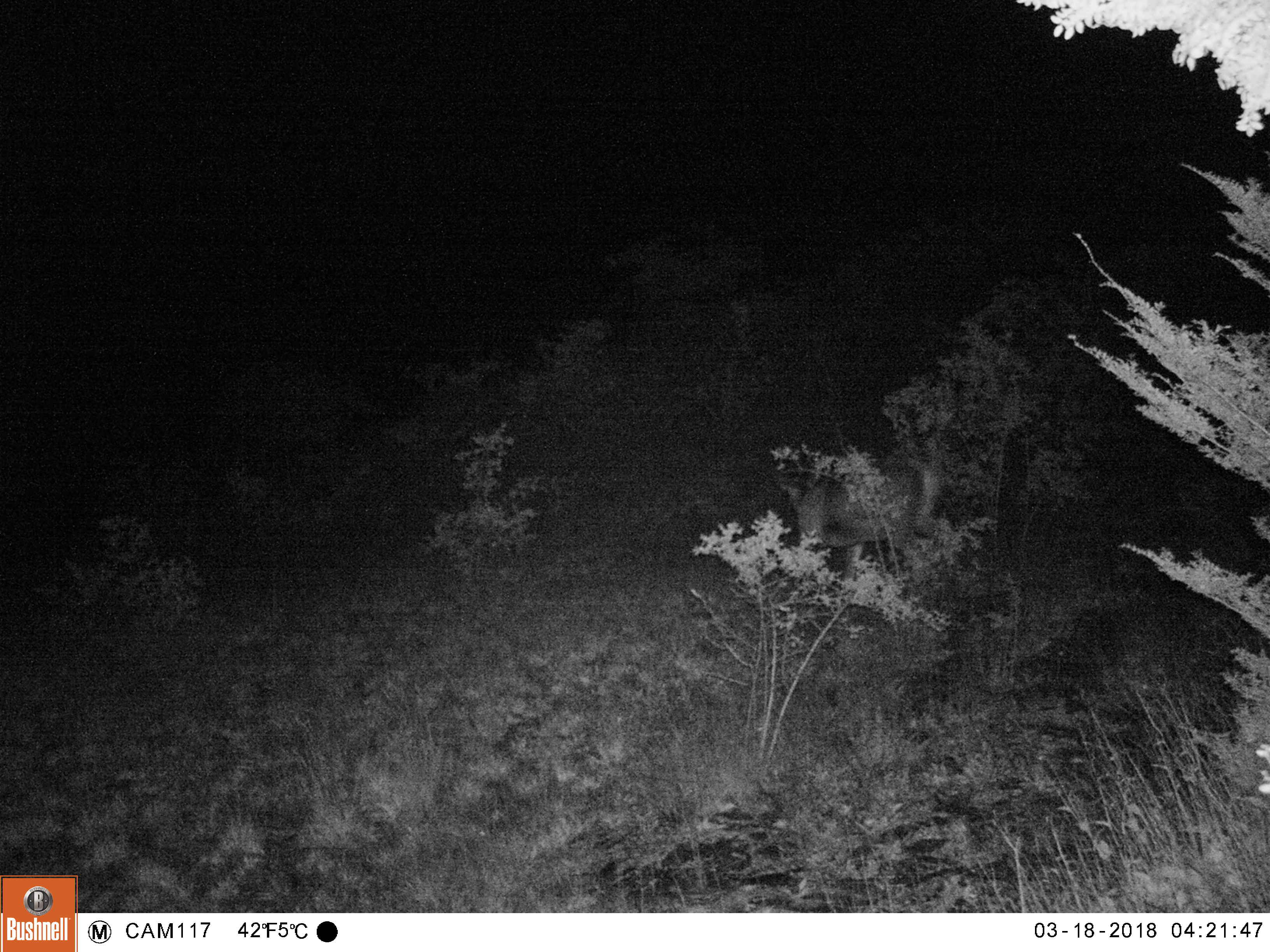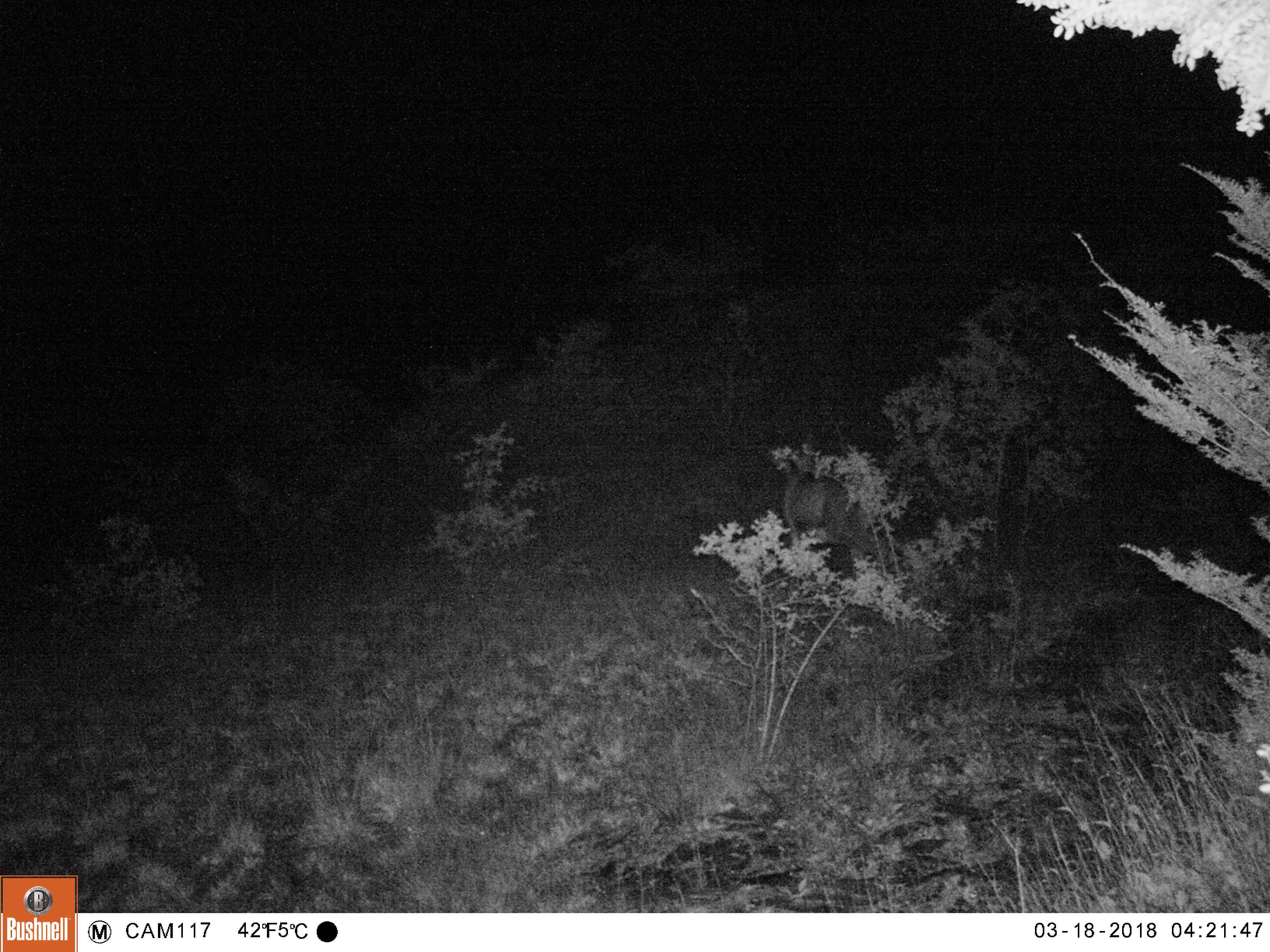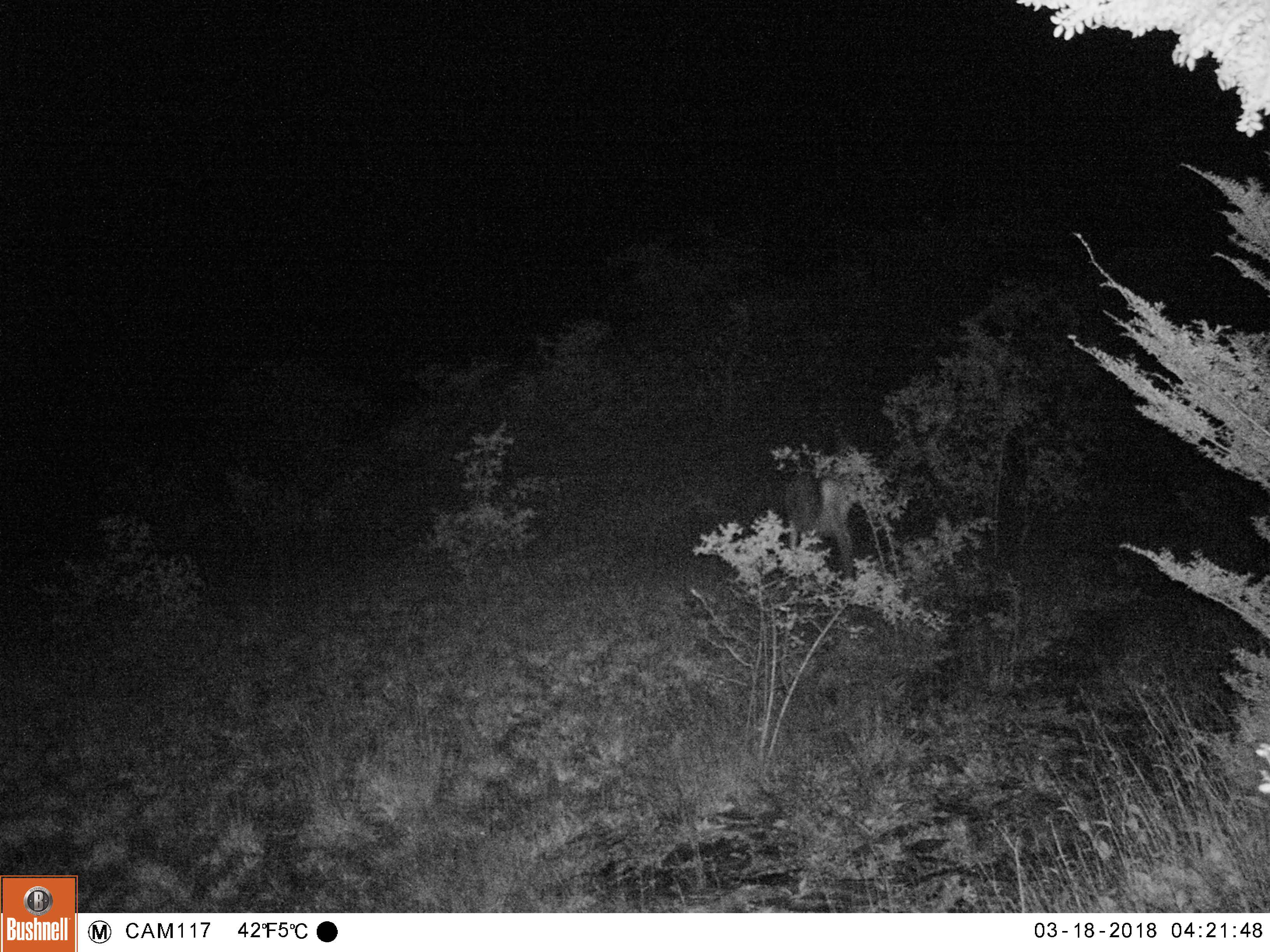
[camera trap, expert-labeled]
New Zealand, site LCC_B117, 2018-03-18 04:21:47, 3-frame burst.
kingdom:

...

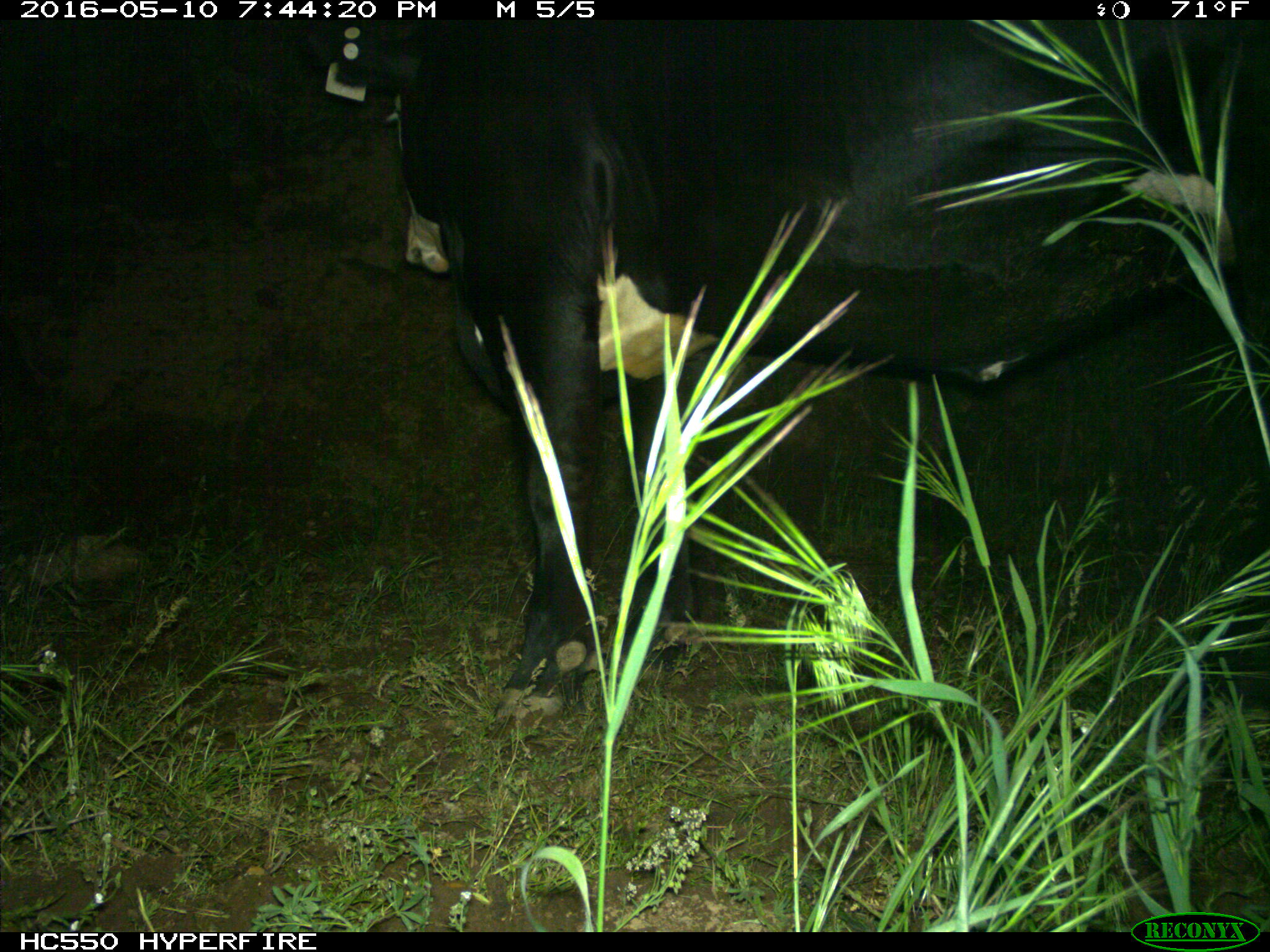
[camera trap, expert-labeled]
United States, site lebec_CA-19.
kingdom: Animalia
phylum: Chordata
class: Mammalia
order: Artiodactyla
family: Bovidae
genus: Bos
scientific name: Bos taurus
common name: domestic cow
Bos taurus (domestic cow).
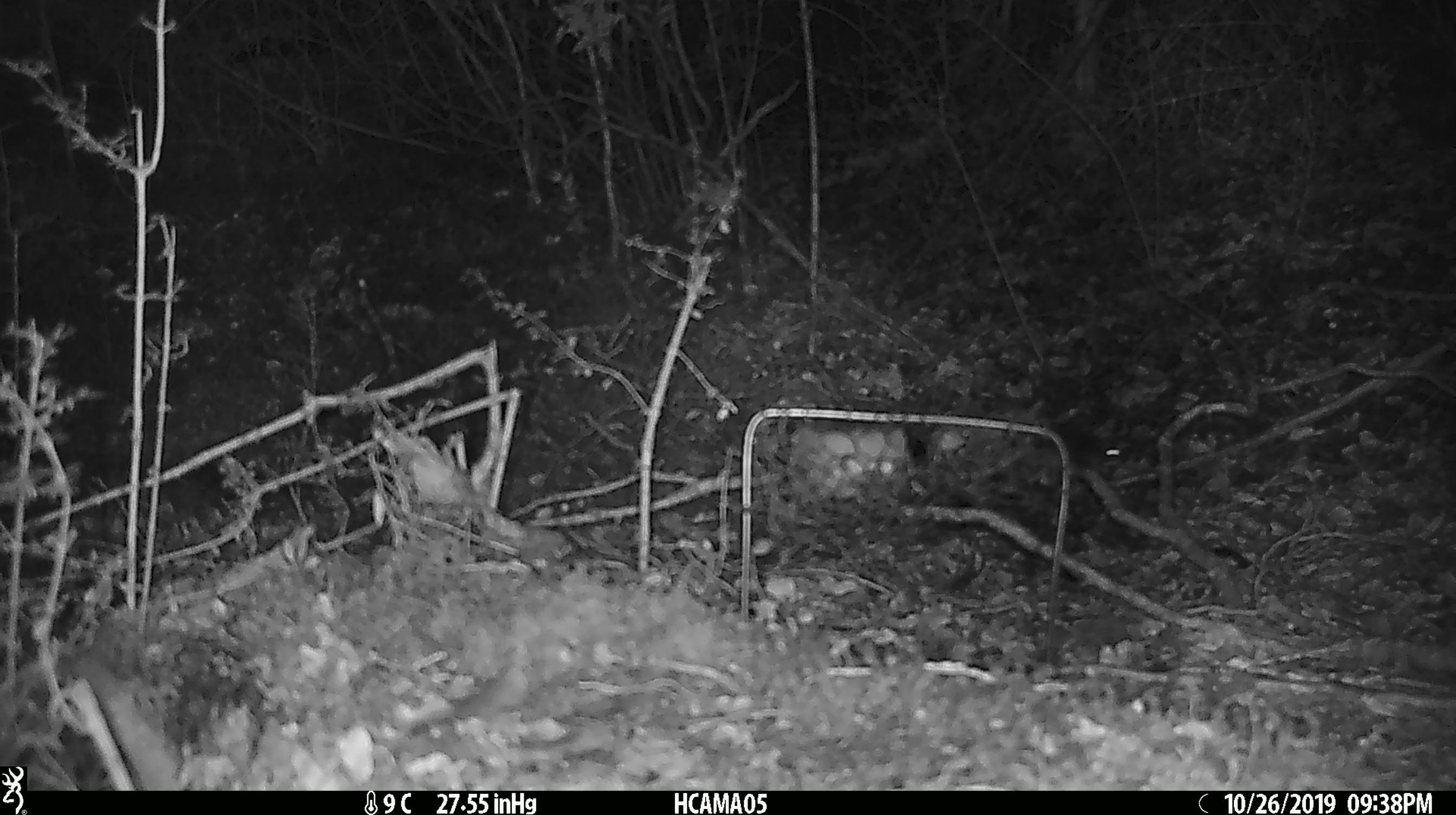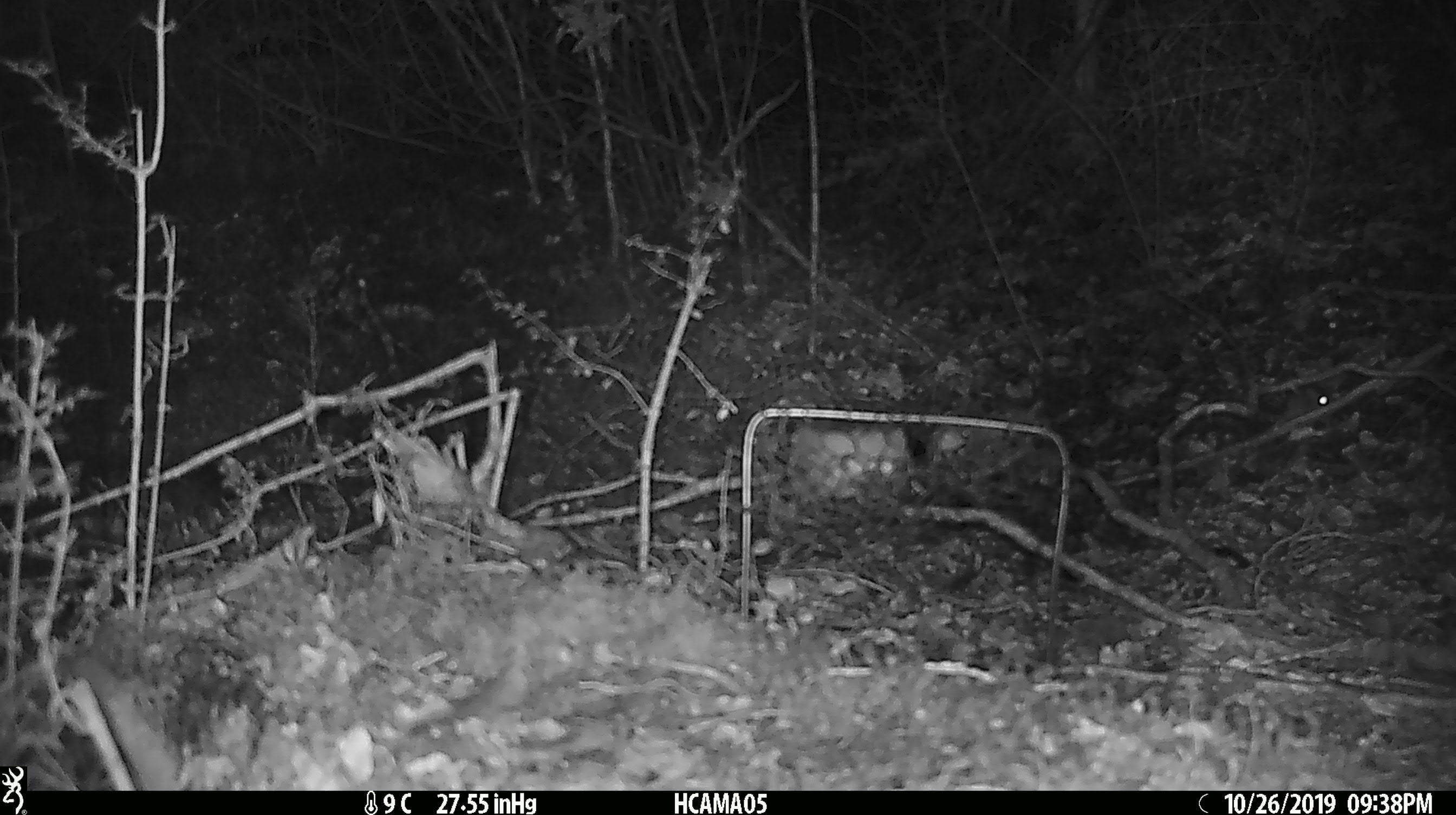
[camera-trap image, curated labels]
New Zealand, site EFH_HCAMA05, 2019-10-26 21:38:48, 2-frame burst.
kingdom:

About this exercise: Pull every line containing "site" out of the data above.

Written solution:
New Zealand, site LCC_B117, 2018-03-18 04:21:47, 3-frame burst.
United States, site lebec_CA-19.
New Zealand, site EFH_HCAMA05, 2019-10-26 21:38:48, 2-frame burst.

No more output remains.